Being early May in southeastern Tennessee, the biggest fish in the lake hadn’t yet moved out to the ledges en masse. Some were still shallow and either spawning or moving up to spawn. Some had made it to transition points on the way out to deep water. There were ledge fish to be had, but not quite in the massive volume many expect from Tennessee River fisheries by the time summer rolls around.

The timing of this event was both a curse and a blessing for the top 10 finishers. There were plenty of fish to be had – and on a multitude of patterns – but the big double-digit females Chick is known for were hard to track down.

John Cox relied on sight-fishing for bedding bass at times throughout the tournament, but blind-casting both a swim jig and a stick bait did most of his damage over the weekend. He ran shallow water, stopping for some bedding fish along the way, while beating the banks and casting to a variety of shoreline cover. 

Here’s a look at how the rest of the top 10 caught their fish.

John Cox’s winning pattern

Top 10 baits gallery

Complete results

 

Buddy Gross

2. Gross does what he does best

Buddy Gross’ home lake is Chickamauga, and he knows what the fishery is capable of – both good and bad. He entered day four expecting to “swing hard” for big fish that might put him over the top, and while he didn’t quite weigh in enough to earn the victory, he sure gave it all he had.

Gross loves to fish grass, and he found some this week on grass flats that dropped off behind shell beds and pea gravel. Those patches were transition areas for postspawn bass, though he did better targeting shallow offshore bars with shell and gravel on them. Gross also fished some ledges (as most anglers familiar with Chick do this time of year).

“I was just fishing shallow shell beds, gravel bars to start with,” he explains. “That’s what I was doing every morning, trying to get some shad spawn action. Then after that I started fishing deep.”
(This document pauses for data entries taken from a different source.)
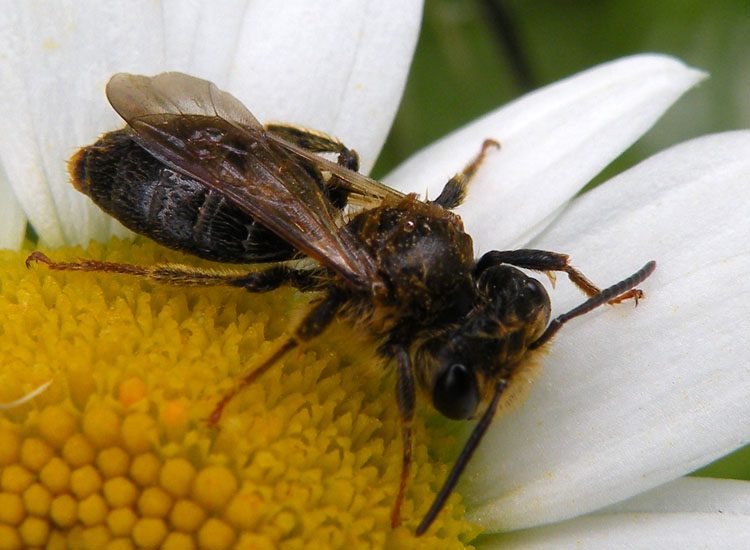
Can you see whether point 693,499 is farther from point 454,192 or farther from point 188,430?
point 188,430

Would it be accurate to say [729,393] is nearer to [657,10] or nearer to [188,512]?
[188,512]

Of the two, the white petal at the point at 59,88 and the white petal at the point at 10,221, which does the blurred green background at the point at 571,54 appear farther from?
the white petal at the point at 10,221

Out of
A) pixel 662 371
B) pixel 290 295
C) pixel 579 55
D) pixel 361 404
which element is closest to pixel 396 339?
pixel 361 404

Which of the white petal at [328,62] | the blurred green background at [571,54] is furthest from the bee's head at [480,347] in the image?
the blurred green background at [571,54]

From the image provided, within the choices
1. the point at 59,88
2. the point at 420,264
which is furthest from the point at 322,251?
the point at 59,88

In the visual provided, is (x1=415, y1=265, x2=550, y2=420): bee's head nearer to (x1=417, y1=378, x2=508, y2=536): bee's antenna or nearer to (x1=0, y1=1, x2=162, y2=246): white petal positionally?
(x1=417, y1=378, x2=508, y2=536): bee's antenna

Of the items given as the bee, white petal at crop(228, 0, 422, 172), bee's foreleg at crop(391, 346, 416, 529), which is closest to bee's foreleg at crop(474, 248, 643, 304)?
the bee

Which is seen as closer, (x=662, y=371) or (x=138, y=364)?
(x=138, y=364)
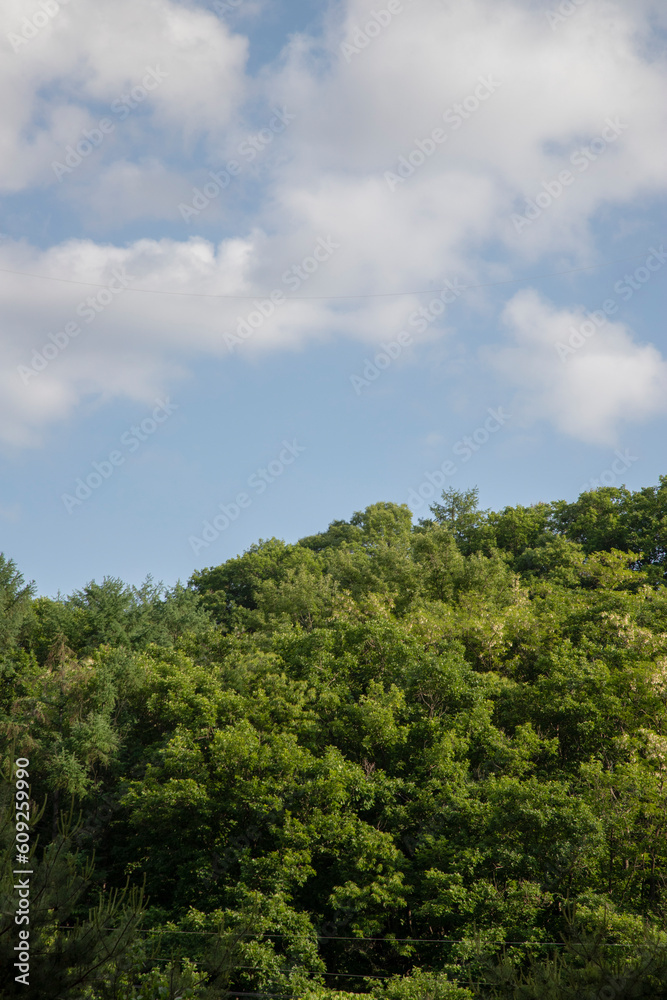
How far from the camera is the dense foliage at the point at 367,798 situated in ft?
52.9

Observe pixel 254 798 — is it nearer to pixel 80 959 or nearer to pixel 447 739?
pixel 447 739

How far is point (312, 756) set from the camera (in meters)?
26.1

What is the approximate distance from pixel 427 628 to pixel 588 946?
2341 centimetres

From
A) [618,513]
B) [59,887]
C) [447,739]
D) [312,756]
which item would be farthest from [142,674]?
[618,513]

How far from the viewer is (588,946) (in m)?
11.3

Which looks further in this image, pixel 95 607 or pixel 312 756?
pixel 95 607

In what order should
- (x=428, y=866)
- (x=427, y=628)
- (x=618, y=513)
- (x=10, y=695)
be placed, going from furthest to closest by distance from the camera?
1. (x=618, y=513)
2. (x=10, y=695)
3. (x=427, y=628)
4. (x=428, y=866)

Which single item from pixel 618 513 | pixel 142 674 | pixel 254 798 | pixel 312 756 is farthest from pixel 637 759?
pixel 618 513

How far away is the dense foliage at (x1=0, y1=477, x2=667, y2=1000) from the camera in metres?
16.1

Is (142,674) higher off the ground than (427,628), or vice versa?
(427,628)

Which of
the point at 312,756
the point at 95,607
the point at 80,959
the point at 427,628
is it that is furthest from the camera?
the point at 95,607

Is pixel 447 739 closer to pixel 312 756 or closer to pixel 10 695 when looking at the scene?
pixel 312 756

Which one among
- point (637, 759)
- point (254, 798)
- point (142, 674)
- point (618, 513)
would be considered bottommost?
point (254, 798)

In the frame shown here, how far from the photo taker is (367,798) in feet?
82.4
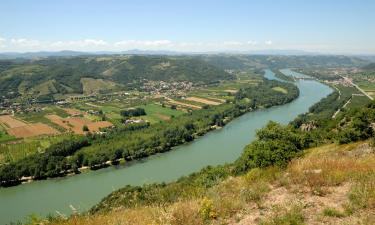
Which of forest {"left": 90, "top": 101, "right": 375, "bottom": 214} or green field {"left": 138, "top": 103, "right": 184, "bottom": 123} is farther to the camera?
green field {"left": 138, "top": 103, "right": 184, "bottom": 123}

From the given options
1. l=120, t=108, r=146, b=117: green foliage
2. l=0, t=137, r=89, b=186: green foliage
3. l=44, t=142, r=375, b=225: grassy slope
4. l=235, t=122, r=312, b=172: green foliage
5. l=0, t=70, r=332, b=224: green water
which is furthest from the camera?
l=120, t=108, r=146, b=117: green foliage

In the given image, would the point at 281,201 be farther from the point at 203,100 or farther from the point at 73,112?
the point at 203,100

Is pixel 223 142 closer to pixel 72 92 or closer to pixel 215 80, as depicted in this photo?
pixel 72 92

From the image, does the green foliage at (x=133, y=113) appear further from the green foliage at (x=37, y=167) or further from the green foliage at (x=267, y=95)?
the green foliage at (x=37, y=167)

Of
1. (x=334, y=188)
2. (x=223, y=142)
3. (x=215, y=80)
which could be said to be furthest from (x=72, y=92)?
(x=334, y=188)

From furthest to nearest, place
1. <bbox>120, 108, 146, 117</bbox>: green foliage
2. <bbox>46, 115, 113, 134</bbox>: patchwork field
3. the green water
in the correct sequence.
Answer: <bbox>120, 108, 146, 117</bbox>: green foliage
<bbox>46, 115, 113, 134</bbox>: patchwork field
the green water

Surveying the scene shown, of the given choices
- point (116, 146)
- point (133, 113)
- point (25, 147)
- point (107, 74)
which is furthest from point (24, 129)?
point (107, 74)

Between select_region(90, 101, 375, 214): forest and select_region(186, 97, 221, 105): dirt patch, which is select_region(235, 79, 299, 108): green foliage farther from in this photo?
select_region(90, 101, 375, 214): forest

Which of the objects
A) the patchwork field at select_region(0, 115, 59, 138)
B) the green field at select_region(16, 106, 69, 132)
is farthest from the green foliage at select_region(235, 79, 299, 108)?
the patchwork field at select_region(0, 115, 59, 138)
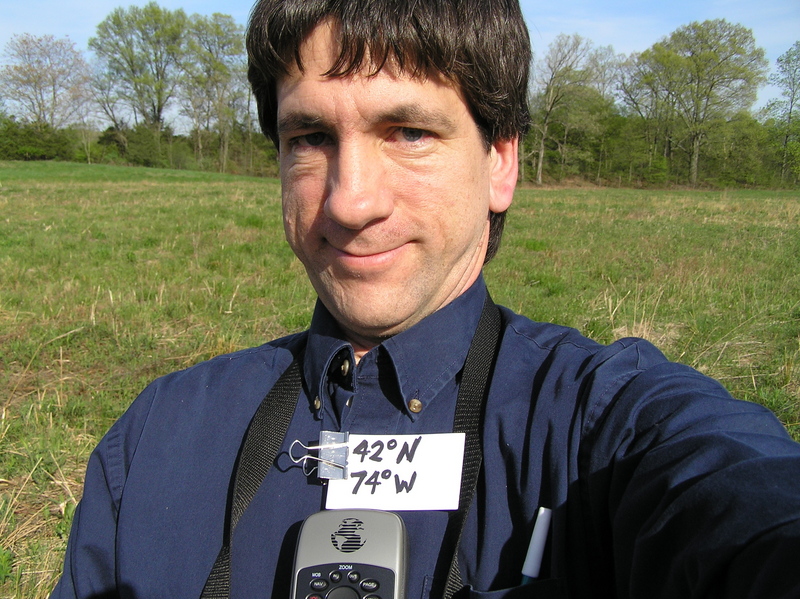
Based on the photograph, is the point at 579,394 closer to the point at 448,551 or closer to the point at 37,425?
the point at 448,551

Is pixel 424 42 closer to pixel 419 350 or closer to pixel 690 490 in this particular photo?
pixel 419 350

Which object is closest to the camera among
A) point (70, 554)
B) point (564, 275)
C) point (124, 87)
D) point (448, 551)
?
point (448, 551)

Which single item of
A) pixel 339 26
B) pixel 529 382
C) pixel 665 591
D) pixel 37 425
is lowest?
pixel 37 425

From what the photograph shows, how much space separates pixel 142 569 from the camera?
159 cm

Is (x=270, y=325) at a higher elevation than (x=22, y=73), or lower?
lower

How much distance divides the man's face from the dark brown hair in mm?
38

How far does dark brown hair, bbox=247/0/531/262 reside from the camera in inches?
61.1

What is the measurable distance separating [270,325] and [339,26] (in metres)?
4.85

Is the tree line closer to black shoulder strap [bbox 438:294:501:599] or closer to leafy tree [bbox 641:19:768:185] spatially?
leafy tree [bbox 641:19:768:185]

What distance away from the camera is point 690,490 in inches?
40.1

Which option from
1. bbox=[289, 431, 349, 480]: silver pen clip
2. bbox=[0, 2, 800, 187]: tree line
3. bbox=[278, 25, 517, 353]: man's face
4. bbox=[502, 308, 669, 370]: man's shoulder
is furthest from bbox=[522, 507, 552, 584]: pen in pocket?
bbox=[0, 2, 800, 187]: tree line

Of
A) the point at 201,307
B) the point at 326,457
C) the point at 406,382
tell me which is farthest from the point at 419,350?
the point at 201,307

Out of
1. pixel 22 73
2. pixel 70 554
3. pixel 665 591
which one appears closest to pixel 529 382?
pixel 665 591

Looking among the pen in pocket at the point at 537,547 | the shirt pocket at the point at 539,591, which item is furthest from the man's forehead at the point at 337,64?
the shirt pocket at the point at 539,591
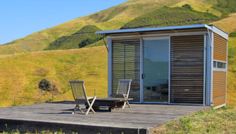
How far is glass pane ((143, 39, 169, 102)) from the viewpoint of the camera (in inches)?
501

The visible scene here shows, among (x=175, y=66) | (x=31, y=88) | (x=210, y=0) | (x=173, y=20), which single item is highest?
(x=210, y=0)

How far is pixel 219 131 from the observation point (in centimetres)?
762

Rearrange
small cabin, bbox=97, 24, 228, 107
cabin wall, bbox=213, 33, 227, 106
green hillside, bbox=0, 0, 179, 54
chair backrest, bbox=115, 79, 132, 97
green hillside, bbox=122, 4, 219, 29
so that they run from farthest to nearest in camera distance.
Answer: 1. green hillside, bbox=0, 0, 179, 54
2. green hillside, bbox=122, 4, 219, 29
3. cabin wall, bbox=213, 33, 227, 106
4. small cabin, bbox=97, 24, 228, 107
5. chair backrest, bbox=115, 79, 132, 97

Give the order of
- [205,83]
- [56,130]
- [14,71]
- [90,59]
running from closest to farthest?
[56,130]
[205,83]
[14,71]
[90,59]

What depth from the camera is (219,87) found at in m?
13.7

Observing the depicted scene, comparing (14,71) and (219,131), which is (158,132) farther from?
(14,71)

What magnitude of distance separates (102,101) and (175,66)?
11.0 feet

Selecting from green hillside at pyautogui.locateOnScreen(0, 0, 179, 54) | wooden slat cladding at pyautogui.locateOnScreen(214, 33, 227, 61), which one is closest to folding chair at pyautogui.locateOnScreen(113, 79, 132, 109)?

It was a mix of all those patterns that earned Gross his second-place finish. For the most part, anglers really needed to have multiple game plans to get the job done, and he certainly did.

Gross relied on a handful of moving baits to land his best fish at Chickamauga. He employed Scottsboro Tackle 5-inch and 6-inch swimbaits as well as a Zoom Swimmer and a Lucky Craft SKT MR crankbait. He rigged the 5-inch Scottsboro on an Owner Flashy Swimmer (1/2 ounce) and the 6-inch on a Scottsboro 1-ounce head. He changed out the hooks on his crankbait to Owner treble hooks.

 

Ron Nelson

3. Nelson mixes it up

Tour rookie Ron Nelson notched a third-place finish at Chick by splitting his time out deep on ledges and searching the shallows for spawning females. While he spent more time out deep, Nelson caught the majority of his weight by targeting spawners up shallow.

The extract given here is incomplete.